(Spatial relationship records)
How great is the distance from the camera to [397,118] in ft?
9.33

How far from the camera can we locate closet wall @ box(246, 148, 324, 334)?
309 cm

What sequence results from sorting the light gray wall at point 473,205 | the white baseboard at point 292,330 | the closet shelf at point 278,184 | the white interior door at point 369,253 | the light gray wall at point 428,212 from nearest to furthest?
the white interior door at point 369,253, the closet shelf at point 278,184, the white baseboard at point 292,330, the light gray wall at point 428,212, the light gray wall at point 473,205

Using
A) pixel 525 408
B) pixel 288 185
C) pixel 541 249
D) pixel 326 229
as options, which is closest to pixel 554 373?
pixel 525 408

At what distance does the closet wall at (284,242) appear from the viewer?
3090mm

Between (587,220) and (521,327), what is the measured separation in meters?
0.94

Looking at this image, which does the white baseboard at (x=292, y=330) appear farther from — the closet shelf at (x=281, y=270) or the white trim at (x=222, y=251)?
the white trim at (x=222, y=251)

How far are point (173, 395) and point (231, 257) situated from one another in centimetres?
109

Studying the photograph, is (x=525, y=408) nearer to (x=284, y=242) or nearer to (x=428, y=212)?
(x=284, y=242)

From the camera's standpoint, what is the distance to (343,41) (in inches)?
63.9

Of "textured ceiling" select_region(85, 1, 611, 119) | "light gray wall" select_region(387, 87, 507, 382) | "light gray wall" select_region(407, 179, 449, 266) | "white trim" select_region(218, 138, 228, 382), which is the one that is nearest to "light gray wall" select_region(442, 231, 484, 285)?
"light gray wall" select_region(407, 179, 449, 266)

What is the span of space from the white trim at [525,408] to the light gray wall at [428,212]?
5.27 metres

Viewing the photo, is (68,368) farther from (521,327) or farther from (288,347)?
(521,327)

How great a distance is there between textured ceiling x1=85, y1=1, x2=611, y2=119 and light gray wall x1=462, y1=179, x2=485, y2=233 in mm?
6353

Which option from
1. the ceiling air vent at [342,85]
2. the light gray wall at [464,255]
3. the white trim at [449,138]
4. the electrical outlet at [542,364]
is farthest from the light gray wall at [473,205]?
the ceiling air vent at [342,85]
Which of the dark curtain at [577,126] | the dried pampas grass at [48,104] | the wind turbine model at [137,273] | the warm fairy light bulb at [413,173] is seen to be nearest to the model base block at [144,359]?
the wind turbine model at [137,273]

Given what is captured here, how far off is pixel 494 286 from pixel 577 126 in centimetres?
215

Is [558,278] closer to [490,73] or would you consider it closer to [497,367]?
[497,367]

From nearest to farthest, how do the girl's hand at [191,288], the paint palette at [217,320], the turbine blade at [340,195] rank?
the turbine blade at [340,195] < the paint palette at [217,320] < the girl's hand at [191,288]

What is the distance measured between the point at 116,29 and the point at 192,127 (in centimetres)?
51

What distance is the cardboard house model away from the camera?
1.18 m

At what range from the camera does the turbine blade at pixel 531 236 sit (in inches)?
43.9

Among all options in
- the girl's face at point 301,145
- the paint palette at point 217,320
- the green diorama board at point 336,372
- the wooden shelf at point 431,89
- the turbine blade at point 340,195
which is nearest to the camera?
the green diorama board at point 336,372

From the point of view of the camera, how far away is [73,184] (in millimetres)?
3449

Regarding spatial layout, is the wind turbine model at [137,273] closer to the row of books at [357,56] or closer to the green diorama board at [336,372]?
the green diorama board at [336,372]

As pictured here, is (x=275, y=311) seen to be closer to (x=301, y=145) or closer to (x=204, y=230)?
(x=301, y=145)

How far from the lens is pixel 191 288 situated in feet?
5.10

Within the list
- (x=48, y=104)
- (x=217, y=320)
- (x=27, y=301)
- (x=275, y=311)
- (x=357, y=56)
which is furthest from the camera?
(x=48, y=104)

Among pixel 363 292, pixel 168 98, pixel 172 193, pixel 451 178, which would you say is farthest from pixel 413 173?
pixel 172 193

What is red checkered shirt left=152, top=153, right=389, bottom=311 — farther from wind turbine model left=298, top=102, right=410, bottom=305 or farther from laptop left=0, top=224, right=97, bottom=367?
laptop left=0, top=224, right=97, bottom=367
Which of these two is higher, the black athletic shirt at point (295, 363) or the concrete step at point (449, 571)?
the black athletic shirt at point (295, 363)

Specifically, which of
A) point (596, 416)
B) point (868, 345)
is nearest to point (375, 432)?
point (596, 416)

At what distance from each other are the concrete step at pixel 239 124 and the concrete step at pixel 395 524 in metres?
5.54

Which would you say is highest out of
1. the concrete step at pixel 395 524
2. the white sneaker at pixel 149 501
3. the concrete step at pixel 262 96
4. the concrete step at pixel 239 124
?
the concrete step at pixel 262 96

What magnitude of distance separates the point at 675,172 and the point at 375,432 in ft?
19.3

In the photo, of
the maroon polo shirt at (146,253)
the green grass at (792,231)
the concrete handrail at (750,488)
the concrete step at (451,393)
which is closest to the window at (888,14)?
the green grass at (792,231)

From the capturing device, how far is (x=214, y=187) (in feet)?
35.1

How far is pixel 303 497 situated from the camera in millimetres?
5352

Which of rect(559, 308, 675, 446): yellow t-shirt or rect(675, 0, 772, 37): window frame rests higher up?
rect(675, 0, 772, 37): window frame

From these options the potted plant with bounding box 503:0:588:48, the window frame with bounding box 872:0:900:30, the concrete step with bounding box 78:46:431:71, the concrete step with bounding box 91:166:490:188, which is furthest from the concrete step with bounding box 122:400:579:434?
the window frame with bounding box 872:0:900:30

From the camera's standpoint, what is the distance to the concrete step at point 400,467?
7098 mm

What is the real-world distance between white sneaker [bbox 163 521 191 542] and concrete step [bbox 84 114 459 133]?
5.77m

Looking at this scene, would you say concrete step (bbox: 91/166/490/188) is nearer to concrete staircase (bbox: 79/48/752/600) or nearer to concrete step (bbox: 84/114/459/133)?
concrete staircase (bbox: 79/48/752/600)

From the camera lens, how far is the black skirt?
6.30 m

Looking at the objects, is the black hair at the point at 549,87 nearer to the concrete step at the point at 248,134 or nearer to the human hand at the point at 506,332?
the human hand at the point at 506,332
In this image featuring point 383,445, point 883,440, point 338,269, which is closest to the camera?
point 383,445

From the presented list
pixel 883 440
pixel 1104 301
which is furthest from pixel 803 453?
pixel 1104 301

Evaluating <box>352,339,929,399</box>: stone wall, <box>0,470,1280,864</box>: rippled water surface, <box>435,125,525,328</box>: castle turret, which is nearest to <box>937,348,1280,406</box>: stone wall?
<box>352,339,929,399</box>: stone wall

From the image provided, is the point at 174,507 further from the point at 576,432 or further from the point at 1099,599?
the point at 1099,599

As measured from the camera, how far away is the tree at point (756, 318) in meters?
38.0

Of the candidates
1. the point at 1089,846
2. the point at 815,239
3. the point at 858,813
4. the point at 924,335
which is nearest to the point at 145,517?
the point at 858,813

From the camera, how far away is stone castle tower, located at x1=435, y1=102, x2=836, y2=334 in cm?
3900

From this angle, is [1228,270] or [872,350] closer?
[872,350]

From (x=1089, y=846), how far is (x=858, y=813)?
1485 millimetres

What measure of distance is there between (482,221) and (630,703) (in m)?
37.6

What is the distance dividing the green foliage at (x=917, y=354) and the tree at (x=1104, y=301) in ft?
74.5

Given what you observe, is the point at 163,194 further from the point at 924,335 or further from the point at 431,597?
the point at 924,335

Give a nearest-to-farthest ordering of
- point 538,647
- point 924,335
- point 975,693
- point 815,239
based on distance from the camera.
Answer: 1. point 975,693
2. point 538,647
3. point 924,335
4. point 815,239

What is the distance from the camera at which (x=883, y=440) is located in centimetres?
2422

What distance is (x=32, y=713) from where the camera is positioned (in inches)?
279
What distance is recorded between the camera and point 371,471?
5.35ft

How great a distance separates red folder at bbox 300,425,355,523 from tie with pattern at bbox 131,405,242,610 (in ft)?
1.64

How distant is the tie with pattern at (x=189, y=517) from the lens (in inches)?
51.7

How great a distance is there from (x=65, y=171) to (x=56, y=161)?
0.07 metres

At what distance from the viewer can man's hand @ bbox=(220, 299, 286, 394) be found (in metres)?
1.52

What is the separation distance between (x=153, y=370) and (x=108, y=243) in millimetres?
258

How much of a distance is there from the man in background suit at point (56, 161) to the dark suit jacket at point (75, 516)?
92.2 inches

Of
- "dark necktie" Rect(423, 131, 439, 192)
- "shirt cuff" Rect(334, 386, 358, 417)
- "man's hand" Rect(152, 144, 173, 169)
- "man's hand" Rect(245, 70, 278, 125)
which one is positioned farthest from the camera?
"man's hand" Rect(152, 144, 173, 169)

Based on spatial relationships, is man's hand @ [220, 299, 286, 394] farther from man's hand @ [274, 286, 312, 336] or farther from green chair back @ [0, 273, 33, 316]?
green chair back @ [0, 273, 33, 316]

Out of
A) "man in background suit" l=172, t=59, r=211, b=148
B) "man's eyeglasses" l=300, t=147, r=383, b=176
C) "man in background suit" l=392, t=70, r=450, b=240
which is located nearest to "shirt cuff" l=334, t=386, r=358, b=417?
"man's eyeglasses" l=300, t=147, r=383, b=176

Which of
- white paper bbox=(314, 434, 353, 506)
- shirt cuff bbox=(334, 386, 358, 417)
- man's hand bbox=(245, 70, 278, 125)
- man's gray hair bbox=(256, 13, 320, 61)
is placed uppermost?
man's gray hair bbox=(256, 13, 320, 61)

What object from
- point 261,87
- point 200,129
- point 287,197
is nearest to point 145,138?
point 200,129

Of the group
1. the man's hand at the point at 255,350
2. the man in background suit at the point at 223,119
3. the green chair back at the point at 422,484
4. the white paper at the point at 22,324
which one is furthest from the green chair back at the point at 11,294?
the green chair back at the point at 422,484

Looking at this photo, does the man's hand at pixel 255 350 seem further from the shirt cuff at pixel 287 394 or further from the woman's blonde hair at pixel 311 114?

Written problem - Write out the lines above, starting at the line that contains "Based on spatial" and ending with the final line, and nothing else; copy them exactly.

Task output -
Based on spatial relationships, is man's hand @ [220, 299, 286, 394] farther from man's hand @ [274, 286, 312, 336] or farther from green chair back @ [0, 273, 33, 316]?
green chair back @ [0, 273, 33, 316]

Out of
A) "man in background suit" l=172, t=59, r=211, b=148
B) "man's eyeglasses" l=300, t=147, r=383, b=176
C) "man in background suit" l=392, t=70, r=450, b=240
which is located nearest to "shirt cuff" l=334, t=386, r=358, b=417?
"man's eyeglasses" l=300, t=147, r=383, b=176

Which of
- white paper bbox=(314, 434, 353, 506)
- shirt cuff bbox=(334, 386, 358, 417)
- man's hand bbox=(245, 70, 278, 125)
- man's gray hair bbox=(256, 13, 320, 61)
is placed uppermost?
man's gray hair bbox=(256, 13, 320, 61)

What object from
- point 261,87
- point 200,129
- point 287,197
is nearest to point 145,138?
point 200,129

Of the group
1. the man's hand at the point at 255,350
2. the man in background suit at the point at 223,119
3. the green chair back at the point at 422,484
4. the white paper at the point at 22,324
which one is furthest from the green chair back at the point at 11,294?
the green chair back at the point at 422,484

Looking at this photo, does the man's hand at pixel 255 350 seem further from the shirt cuff at pixel 287 394 or further from the woman's blonde hair at pixel 311 114?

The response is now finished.